Investors should realise that if they want their full principal back, they would have to prove to the FI that they were misled into buying the product. Then that contract will unwind and the parties will be put back in their original positions as if the transaction did not take place.
If such proof is not possible, then it is better not to liquidate the securities during this period of financial turmoil as it is likely that we will only get a small proportion back.
appreciative investor
Mr Tan,
ReplyDeleteIts not about being suspicious... It about learning our lessons from this debacle and not blindly accept things as it is.
Its always good to question.
And it is a fair question. The new swap counterparty can't be in it for charity. Won't they benefit from it in some ways ? If so, it'll be better for it to be put out in the open.
And if its not too much, its perfectly alright for them to make something for their work.

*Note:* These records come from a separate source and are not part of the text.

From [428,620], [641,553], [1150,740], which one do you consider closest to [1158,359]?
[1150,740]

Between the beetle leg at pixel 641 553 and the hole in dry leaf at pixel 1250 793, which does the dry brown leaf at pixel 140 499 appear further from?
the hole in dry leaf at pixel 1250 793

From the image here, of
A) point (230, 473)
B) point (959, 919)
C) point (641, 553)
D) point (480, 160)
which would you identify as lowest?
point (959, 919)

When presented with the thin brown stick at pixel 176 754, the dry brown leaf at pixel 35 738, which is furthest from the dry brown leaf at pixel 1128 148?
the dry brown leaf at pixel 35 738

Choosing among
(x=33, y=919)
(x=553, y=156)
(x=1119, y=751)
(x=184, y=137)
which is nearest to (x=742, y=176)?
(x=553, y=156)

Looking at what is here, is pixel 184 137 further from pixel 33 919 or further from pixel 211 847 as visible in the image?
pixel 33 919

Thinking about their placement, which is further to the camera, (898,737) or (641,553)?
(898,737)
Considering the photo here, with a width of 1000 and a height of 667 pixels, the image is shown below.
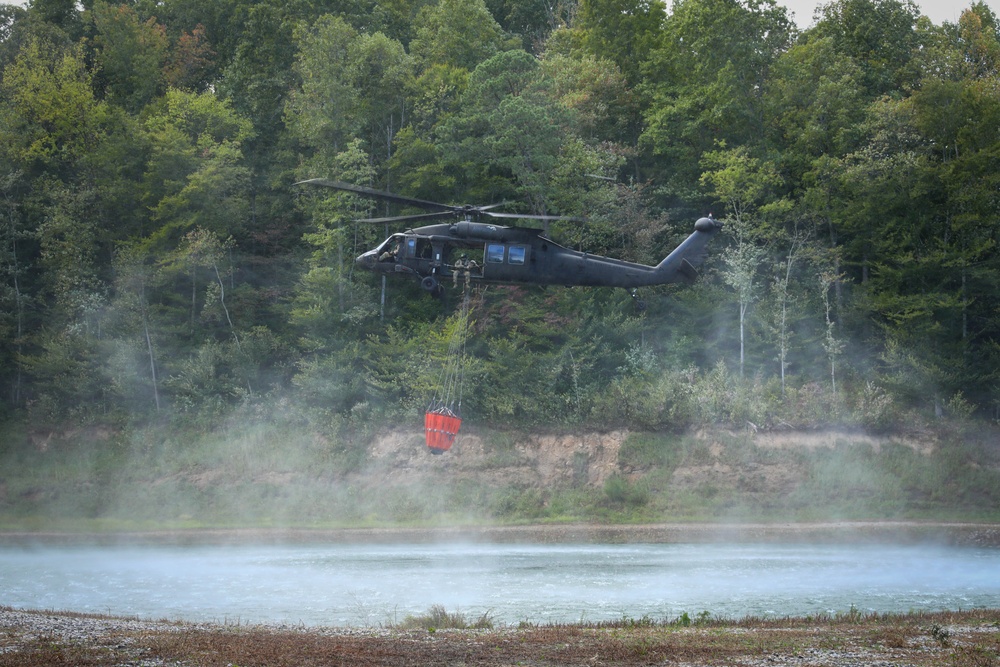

Of course a BIG assumption here is that holding to maturity will return more to the investor. (i.e the market will recover upon maturity ). Also hopefully the new swap counterparty will not go bust too and we do not suffer another credit event.
Not trying to be overly pessimistic, just wearing the black hat here :)
Mr. Tan,
ReplyDeleteMy opinion is the investors will sign as it is a no choice scenario. This is the recovery process that should not have happen in the first place had the FIs sold it responsibly by properly advise on the mechanism & risk involved or decide whether it fits the retail market in the first place.
We must continue to pursue this responsibilities for the sake of future products sales and to provide a route for people who do not want to participate this product anymore. What happen if one of the REs or issuer failed? Then FIs can claim that investors knew the risk of product so don't blame the them anymore.
Regards,
Mr Tan
ReplyDeleteThanks for orgnising today's event which allows space for us to get to know the rest of the investors and hopefully unity is strength.
Heard you've mentioned at the speaker's corner that HN5 notes is confirmed "gone" case and see wether the bank is willing to make some compensation? I've put the same question to one of the RM who called me after the event with regards to whether the FI will out of goodwill make some compensation to us? He replied that that it should not be termed "compensation" cos' they made no mistake and the amount is too huge for the FI to forge out too! Getting money back is like waiting for a "MIRACLE"! So are we HN5 investors no other choice but to end up in legal suit? This will be lengthly and more $ needs to be throw in!